[Rows from a spatial reasoning dataset]
◆ ◆ ◆ ◆ ◆ ◆ ◆

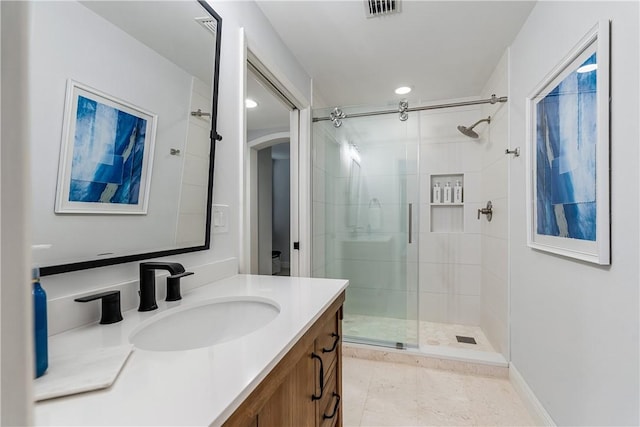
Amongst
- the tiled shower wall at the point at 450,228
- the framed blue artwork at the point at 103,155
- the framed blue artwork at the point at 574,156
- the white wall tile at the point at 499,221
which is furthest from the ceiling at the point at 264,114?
the white wall tile at the point at 499,221

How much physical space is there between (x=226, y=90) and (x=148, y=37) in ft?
1.52

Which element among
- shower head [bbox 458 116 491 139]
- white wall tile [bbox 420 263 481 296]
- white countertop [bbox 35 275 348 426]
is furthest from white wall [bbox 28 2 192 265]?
white wall tile [bbox 420 263 481 296]

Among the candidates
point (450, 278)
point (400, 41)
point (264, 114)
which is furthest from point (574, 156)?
point (264, 114)

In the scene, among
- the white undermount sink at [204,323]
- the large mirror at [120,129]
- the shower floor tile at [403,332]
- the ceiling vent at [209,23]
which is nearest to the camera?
the large mirror at [120,129]

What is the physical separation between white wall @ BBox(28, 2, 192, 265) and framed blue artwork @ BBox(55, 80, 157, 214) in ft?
0.06

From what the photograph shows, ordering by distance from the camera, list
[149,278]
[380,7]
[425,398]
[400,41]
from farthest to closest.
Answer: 1. [400,41]
2. [425,398]
3. [380,7]
4. [149,278]

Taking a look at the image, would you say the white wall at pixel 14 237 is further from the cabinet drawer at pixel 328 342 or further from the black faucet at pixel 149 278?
the cabinet drawer at pixel 328 342

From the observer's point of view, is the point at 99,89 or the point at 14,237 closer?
the point at 14,237

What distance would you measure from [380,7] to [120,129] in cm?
153

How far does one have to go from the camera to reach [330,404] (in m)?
1.16

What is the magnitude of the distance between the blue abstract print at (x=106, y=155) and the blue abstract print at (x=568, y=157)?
Answer: 159cm

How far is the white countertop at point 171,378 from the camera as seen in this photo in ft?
1.38

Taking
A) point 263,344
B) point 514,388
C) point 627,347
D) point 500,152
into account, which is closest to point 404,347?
point 514,388

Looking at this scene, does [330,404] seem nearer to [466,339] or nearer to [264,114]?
[466,339]
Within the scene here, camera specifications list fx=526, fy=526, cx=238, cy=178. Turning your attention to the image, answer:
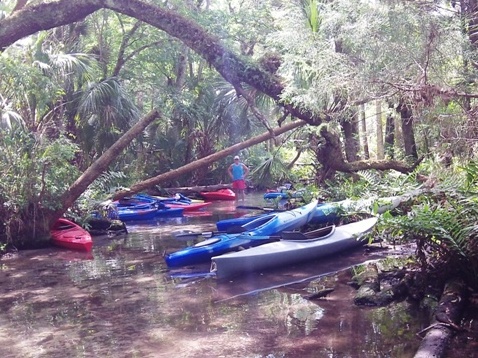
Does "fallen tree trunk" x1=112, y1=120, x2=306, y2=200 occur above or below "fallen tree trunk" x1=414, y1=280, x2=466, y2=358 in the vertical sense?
above

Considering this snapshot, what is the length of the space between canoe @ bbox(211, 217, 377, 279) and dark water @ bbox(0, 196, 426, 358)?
0.15 metres

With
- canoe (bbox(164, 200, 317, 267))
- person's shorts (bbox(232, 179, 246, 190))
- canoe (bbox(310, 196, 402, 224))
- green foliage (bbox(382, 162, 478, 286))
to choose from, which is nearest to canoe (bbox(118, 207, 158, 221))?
person's shorts (bbox(232, 179, 246, 190))

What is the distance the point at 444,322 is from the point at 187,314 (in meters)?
2.81

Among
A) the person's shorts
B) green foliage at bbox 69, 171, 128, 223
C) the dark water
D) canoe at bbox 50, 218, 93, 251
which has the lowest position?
the dark water

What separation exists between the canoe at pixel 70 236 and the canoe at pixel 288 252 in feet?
12.5

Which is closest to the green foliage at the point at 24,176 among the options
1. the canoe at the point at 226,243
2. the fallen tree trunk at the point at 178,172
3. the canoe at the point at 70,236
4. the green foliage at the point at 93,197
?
the canoe at the point at 70,236

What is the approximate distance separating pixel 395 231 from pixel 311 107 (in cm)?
459

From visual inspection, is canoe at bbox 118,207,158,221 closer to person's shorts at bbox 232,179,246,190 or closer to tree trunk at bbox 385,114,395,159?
person's shorts at bbox 232,179,246,190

◆ ◆ ◆ ◆ ◆ ◆ ◆

> _What to produce_
The pictures in the entries should be left out; output everything else exactly.

> _Task response_
Amongst
- the tiled shower wall at the point at 450,228
- the framed blue artwork at the point at 103,155
- the framed blue artwork at the point at 574,156
- the white wall tile at the point at 499,221
which is furthest from the ceiling at the point at 264,114?
the white wall tile at the point at 499,221

How much physical space is there between (x=226, y=90) and (x=148, y=37) in ft?
1.52

Which element among
- shower head [bbox 458 116 491 139]
- white wall tile [bbox 420 263 481 296]
- white countertop [bbox 35 275 348 426]
is furthest from white wall [bbox 28 2 192 265]?
white wall tile [bbox 420 263 481 296]

Among the candidates
point (450, 278)
point (400, 41)
point (264, 114)
which is furthest from point (574, 156)?
point (264, 114)

In the scene, among
- the white undermount sink at [204,323]
- the large mirror at [120,129]
- the shower floor tile at [403,332]
- the ceiling vent at [209,23]
which is nearest to the camera?
the large mirror at [120,129]

What is the physical separation between white wall @ BBox(28, 2, 192, 265) and framed blue artwork @ BBox(55, 80, 157, 214) in ft?
0.06

From what the photograph shows, ordering by distance from the camera, list
[149,278]
[380,7]
[425,398]
[400,41]
from farthest to closest.
Answer: 1. [400,41]
2. [425,398]
3. [380,7]
4. [149,278]

Taking a look at the image, would you say the white wall at pixel 14 237 is further from the cabinet drawer at pixel 328 342 or further from the black faucet at pixel 149 278?
the cabinet drawer at pixel 328 342

From the observer's point of view, is the point at 99,89 or the point at 14,237 closer?
the point at 14,237

What distance would you measure from [380,7] to [120,129] in cm?
153

How far does one have to go from the camera to reach [330,404] (in m)?
1.16

What is the magnitude of the distance between the blue abstract print at (x=106, y=155) and the blue abstract print at (x=568, y=157)?
Answer: 159cm

How far is the white countertop at point 171,378 from the camera as seen in this photo in ft?
1.38

Taking
A) point 263,344
B) point 514,388
C) point 627,347
D) point 500,152
into account, which is closest to point 404,347?
point 514,388

Looking at this scene, does [330,404] seem nearer to [466,339] or nearer to [264,114]?
[466,339]
Within the scene here, camera specifications list fx=526, fy=526, cx=238, cy=178. Turning your attention to the image, answer:
Does "fallen tree trunk" x1=112, y1=120, x2=306, y2=200 occur above or below "fallen tree trunk" x1=414, y1=280, x2=466, y2=358 in the vertical sense?
above

Considering this snapshot, what is the length of the space between canoe @ bbox(211, 217, 377, 279) and dark water @ bbox(0, 196, 426, 358)?
0.15 metres

With
- canoe (bbox(164, 200, 317, 267))
- person's shorts (bbox(232, 179, 246, 190))
- canoe (bbox(310, 196, 402, 224))
- green foliage (bbox(382, 162, 478, 286))
to choose from, which is nearest to canoe (bbox(118, 207, 158, 221))?
person's shorts (bbox(232, 179, 246, 190))

What is the distance the point at 444,322 is from the point at 187,314 (in meters)?
2.81

Among
A) the person's shorts
B) green foliage at bbox 69, 171, 128, 223
C) the dark water
D) canoe at bbox 50, 218, 93, 251
which has the lowest position?
the dark water

What separation exists between the canoe at pixel 70 236 and the canoe at pixel 288 252 in feet?
12.5

Which is closest to the green foliage at the point at 24,176 among the options
1. the canoe at the point at 226,243
2. the fallen tree trunk at the point at 178,172
3. the canoe at the point at 70,236
4. the green foliage at the point at 93,197
?
the canoe at the point at 70,236

What is the approximate distance separating pixel 395 231 from pixel 311 107 (in cm)?
459

From visual inspection, is canoe at bbox 118,207,158,221 closer to person's shorts at bbox 232,179,246,190 or closer to tree trunk at bbox 385,114,395,159?
person's shorts at bbox 232,179,246,190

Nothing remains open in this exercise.